Believe me, I was not boring. 


But what really cleaned the slate, what wiped it all away, was the hot salty tears and aching cries of a girl sitting on the cold tiles of her bathroom floor asking for forgiveness, grace, redemption, and freedom, realizing the biggest mistake of her life; what nearly took her life away 


So I made different use of my slates – what had portrayed all my faults, baggage, and damage now was used to create a world entirely of my own. “Had I not created my whole world, I would certainly have died in other people’s.” – Anais Nin 


A world of creation and life, 
Joy and peace, 
Adventure and curiosity, 
Fearlessness and honesty. 
A life centered around forgiveness and grace, redemption and freedom; a world where I can be unapologetically and dangerously human and it’s okay not to be okay; a world that is boundless and infinite. As John Steinbeck *put it, “And now that you don’t have to be perfect, you can be good.” 


I’d like to end with a quote from one of my favorite authors, F. Scott Fitzgerald: “For what it’s worth: it’s never too late, or … too early, to be whoever you want to be. There’s no time limit. Start whenever you want. You can change or stay the same. There are no rules to this thing. We can make the best or the worst of it. I hope you 
make the best of it. I hope you see things that startle you. I hope you feel things you never felt before.

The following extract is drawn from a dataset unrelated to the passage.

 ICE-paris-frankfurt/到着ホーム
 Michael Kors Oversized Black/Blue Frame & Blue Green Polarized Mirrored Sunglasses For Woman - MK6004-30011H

I hope you meet people who have a different point of view. – I hope you live a life you’re proud of, and if you’re not, I hope you have the courage to start all over again.”

 I had to write "breathe" periodically throughout my speech as a reminder, but it didn't work. I didn't breathe more than twice, I barely looked up from the paper, and I felt numb for the rest of the day.

Part of me wanted it to be a nightmare, or nobody have listened, but it was real and people heard it.

Like drawing a picture of the monsters under your bed and tearing it up and throwing it away as a kid, sharing such personal aspects of my life put the power in my hands. I felt vulnerable and raw; refreshed and alive. What power did my past have over me now? I had defeated the reign my past had over me, and I had witnesses ready to testify.

Intro

Once upon a time, on a sunny (maybe) Thursday (I think) morning in good ole Hotlanta, a lovely lady, Christy, was cut open and became a mom to her second daughter, yours truly. I was a very tiny baby and came out screaming and causing all sorts of trouble and worry due to an ulcer in my stomach. Nineteen years later, not much has changed; I'm still tiny, causing trouble and worry, but no more ulcer.